▶ _Verilen görev A_: Belge bölümündeki yazıda esnafın hakkını arayan memura neden destek olması gerektiği söyleniyor? Bunu yazının gösterdiği gerekçeyle bir iki cümlede açıklayın.

▶ _Belge bölümü_:
Sevgili sanayi esnafı, mahallemdeki bakkal amca, pazarcı kardeşim,
Bu sözüm size: Biz 5 milyon kamu çalışanı ve milyonlarca emekli olarak sizler için en büyük tüketici kitleyi oluşturuyoruz. Bizde para yoksa sizde de olmayacağını, biz geçim sıkıntısı yaşarken sizin de işlerinizin azalacağını unutmayın. Size düşen, hakkını arayan memura destek olmaktır.
Maaş zamlarındaki durumu haftaya pazartesi yapılacak olan Bakanlar Kurulu nihayete erdirecektir. %25 ‘in hayal kırıklığını yaşayan memur ve emeklinin haklı feryadı ve talebi Kabineden karşılık bulmak zorunda, ek düzenleme yapılmak mecburiyetindedir. Başka türlü bu tepkiyi göğüsleyemezsiniz.
Son olarak artık seçim ekonomisi uygulamaya başladığını düşündüğümüz hükümet % 25 artışla memuru bu uygulamanın dışında tutmaktadır. Bu komik artış tekrar revize edilmeli, en az asgari ücret artışı kadar %55 oranında bir artışla kamu çalışanlarının refah seviyesi yükseltilmelidir. Aksi takdirde Türk memuru kendisini yok sayanları sandıkta yok sayacaktır.”

▶ _Ham veriler_:
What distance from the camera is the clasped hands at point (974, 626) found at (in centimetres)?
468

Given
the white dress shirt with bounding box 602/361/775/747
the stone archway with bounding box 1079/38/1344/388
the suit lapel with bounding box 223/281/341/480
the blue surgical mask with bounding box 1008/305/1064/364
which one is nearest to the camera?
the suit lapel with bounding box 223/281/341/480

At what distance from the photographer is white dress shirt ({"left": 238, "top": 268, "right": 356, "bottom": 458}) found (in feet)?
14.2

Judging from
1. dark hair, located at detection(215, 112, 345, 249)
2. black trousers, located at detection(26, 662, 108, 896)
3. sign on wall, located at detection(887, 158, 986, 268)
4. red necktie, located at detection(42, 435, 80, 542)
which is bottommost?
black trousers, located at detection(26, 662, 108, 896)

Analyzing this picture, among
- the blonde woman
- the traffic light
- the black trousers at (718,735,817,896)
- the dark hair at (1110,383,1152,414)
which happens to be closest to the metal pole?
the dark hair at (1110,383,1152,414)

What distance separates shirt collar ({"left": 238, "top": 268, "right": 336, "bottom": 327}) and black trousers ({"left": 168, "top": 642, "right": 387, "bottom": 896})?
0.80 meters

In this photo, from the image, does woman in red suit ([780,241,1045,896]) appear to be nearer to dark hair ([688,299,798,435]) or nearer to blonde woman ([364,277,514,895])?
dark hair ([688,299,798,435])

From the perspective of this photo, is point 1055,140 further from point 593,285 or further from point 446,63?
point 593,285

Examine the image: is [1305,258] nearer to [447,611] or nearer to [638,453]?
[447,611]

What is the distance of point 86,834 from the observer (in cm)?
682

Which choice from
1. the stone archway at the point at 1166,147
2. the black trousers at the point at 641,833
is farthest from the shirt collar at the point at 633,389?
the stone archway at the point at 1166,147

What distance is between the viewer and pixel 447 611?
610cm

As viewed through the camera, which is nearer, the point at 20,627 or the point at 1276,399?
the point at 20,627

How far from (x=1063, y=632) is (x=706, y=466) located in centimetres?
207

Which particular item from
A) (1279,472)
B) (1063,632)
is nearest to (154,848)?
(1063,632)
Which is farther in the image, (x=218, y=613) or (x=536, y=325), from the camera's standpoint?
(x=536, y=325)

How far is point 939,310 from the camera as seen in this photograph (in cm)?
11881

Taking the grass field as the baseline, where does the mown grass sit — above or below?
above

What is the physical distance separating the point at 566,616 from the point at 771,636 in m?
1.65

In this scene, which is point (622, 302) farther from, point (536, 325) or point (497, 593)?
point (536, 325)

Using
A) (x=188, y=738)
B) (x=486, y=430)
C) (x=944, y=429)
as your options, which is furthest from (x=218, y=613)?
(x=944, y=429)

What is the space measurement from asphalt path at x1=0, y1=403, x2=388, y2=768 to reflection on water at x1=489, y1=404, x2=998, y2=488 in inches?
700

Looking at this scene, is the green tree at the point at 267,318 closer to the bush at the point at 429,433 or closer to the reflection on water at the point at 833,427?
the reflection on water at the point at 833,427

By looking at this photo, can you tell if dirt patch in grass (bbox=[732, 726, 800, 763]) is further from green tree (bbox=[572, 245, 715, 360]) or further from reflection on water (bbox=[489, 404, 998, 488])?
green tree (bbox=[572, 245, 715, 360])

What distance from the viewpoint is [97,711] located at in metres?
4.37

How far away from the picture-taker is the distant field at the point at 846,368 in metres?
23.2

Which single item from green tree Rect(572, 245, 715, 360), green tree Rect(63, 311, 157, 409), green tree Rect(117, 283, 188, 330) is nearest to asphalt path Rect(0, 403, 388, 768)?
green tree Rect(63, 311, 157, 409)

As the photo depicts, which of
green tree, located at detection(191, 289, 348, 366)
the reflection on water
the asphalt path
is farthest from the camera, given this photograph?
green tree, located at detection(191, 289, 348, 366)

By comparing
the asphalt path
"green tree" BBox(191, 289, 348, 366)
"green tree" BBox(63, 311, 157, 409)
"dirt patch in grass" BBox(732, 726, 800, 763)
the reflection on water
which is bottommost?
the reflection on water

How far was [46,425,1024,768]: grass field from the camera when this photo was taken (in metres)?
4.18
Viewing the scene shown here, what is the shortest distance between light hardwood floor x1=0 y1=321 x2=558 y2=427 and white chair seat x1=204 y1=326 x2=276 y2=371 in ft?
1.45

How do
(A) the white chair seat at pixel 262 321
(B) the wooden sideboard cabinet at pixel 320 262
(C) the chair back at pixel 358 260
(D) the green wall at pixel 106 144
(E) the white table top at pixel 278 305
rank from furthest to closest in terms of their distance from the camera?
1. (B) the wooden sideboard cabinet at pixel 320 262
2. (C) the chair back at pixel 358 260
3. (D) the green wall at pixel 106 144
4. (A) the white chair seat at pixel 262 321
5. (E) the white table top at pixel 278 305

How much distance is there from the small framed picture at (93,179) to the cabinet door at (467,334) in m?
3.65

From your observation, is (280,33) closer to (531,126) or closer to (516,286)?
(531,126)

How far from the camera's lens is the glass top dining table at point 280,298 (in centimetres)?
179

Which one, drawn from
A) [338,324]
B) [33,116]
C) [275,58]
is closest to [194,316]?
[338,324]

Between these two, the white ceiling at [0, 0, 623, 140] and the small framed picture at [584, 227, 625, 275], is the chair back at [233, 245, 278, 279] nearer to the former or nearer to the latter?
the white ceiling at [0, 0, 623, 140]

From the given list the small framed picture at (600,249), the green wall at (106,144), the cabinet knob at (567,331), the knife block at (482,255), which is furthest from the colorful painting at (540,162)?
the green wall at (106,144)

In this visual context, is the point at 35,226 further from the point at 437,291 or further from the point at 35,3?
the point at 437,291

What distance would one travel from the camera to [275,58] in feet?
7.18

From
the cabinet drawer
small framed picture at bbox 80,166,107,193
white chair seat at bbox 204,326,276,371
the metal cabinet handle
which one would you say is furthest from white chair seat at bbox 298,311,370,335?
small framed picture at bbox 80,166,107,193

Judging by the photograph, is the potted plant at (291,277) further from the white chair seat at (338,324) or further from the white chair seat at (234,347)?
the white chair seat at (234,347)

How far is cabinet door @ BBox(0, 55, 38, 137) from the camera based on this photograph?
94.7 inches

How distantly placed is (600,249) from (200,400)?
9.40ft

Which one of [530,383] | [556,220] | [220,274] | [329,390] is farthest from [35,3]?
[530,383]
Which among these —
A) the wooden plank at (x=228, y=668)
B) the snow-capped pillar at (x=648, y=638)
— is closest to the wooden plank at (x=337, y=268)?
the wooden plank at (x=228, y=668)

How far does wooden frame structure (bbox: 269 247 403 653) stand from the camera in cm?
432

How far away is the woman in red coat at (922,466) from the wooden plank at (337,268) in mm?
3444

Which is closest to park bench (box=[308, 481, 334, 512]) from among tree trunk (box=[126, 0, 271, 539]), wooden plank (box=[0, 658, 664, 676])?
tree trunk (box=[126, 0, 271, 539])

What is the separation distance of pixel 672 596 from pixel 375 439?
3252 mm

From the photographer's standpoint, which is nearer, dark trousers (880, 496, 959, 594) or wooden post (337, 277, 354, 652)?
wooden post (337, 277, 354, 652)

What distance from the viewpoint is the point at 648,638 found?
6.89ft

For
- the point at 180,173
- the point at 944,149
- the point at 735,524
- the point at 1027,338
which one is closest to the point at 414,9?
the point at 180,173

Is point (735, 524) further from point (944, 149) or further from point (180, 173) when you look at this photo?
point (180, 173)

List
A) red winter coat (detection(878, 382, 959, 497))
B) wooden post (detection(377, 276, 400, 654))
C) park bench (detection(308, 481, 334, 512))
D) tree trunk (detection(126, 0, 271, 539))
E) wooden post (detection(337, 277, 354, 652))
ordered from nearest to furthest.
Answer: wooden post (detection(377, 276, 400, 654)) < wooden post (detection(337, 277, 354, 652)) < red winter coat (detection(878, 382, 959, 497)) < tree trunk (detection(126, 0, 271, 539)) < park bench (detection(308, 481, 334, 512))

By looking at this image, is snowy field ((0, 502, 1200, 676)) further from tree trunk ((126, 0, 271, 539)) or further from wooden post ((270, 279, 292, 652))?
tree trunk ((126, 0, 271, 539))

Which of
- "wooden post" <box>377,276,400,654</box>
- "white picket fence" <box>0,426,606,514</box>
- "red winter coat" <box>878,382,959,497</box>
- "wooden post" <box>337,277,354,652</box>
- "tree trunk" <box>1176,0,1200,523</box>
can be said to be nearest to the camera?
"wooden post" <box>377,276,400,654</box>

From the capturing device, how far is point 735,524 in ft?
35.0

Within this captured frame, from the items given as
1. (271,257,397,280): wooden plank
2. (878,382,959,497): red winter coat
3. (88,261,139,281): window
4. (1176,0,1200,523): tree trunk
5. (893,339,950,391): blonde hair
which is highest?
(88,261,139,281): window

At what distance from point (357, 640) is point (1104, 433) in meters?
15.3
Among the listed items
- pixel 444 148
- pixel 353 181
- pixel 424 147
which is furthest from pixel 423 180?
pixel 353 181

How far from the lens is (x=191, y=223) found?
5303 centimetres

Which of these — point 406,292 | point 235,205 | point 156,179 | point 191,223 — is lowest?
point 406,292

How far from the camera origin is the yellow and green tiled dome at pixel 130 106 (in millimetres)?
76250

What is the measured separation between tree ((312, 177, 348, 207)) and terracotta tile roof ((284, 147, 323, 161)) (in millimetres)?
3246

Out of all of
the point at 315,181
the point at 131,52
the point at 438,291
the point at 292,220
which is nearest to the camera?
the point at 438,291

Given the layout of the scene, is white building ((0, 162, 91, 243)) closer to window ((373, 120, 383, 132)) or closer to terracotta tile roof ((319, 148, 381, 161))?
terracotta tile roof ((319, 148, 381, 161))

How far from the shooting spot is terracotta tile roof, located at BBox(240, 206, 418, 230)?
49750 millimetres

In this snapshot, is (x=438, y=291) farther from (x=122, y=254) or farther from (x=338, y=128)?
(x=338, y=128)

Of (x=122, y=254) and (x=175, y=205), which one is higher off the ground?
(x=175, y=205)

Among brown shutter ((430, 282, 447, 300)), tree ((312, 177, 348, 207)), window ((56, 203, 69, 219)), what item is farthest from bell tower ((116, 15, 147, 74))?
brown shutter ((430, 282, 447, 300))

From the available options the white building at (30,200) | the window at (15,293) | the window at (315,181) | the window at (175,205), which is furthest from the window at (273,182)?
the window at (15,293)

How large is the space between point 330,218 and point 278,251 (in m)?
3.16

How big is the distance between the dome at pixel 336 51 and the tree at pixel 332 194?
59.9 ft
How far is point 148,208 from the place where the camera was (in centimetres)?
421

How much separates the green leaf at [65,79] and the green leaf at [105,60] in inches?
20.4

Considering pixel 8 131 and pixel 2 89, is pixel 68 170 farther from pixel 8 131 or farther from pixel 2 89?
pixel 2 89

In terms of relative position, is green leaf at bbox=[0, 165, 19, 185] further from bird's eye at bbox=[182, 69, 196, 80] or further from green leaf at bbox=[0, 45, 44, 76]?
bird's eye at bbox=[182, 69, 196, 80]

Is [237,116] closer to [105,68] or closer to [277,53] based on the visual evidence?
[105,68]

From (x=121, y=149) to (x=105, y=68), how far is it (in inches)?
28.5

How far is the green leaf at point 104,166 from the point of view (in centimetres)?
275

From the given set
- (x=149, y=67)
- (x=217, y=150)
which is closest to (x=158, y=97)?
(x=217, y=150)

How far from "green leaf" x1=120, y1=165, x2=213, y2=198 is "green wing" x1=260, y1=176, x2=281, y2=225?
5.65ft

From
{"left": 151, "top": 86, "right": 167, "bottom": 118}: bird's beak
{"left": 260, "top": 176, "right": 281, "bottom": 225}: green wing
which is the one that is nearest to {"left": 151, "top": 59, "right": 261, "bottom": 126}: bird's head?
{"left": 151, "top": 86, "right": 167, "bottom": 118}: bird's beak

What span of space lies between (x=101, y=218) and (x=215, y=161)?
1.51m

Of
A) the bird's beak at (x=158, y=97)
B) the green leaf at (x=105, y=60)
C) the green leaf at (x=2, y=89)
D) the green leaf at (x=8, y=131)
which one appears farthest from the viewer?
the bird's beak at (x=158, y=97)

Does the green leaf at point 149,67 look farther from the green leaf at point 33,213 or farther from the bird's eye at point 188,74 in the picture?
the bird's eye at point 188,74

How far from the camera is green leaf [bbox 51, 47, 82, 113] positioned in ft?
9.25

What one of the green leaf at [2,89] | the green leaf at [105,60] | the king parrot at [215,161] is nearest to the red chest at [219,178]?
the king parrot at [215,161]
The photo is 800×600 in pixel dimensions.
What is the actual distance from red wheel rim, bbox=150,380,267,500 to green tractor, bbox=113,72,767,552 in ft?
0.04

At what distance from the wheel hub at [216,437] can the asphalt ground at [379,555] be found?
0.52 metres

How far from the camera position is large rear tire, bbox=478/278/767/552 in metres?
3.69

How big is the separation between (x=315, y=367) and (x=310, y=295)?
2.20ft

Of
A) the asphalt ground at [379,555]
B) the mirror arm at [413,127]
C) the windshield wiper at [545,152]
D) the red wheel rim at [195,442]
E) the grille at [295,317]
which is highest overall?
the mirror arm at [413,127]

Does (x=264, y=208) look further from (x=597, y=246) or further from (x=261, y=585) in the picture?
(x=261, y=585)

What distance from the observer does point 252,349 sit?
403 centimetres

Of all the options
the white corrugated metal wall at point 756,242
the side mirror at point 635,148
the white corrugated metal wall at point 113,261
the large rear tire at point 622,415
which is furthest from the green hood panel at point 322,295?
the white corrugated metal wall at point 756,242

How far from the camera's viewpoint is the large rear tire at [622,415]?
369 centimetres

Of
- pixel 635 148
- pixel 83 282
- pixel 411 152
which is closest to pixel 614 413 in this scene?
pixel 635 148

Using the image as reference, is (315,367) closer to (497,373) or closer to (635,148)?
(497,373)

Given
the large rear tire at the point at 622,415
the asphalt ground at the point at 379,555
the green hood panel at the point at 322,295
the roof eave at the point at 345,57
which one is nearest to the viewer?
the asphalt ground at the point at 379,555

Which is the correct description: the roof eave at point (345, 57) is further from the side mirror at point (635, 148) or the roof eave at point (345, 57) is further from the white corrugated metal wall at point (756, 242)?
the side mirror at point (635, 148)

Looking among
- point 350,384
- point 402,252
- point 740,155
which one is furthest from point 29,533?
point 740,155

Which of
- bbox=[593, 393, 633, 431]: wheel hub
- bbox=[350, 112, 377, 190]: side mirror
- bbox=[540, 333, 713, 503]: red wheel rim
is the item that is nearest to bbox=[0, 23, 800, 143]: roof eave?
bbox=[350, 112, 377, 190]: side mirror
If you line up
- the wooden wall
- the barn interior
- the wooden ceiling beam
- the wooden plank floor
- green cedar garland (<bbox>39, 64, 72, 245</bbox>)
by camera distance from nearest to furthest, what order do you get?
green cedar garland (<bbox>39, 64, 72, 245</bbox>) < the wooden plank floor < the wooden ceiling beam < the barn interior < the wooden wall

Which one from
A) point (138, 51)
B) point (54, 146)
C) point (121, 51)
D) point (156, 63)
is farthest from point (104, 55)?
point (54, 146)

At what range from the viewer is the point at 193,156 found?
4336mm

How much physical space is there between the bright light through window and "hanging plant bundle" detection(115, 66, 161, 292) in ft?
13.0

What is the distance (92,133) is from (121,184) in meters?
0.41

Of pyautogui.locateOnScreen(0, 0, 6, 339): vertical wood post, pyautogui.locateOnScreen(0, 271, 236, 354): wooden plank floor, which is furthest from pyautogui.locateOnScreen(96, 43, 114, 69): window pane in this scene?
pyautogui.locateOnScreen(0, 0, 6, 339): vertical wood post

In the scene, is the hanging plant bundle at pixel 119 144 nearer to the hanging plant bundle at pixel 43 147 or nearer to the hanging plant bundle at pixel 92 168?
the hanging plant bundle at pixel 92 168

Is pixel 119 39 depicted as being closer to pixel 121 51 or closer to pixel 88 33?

▶ _Verilen görev B_: Kayıtlardan, içinde "terms" sözcüğü geçen bütün satırları çıkarın.

▶ _Nihai sonuç A_: Yazıya göre 5 milyon kamu çalışanı ve milyonlarca emekli, esnaf için en büyük tüketici kitlesidir. Memurda para yoksa esnafta da olmaz; memur geçim sıkıntısı çekerken esnafın işleri de azalır.

▶ _Nihai sonuç B_:
rank from furthest to closest in terms of their distance from the camera?
In terms of relative position, is green leaf at bbox=[0, 165, 19, 185] further from bird's eye at bbox=[182, 69, 196, 80] or further from green leaf at bbox=[0, 45, 44, 76]?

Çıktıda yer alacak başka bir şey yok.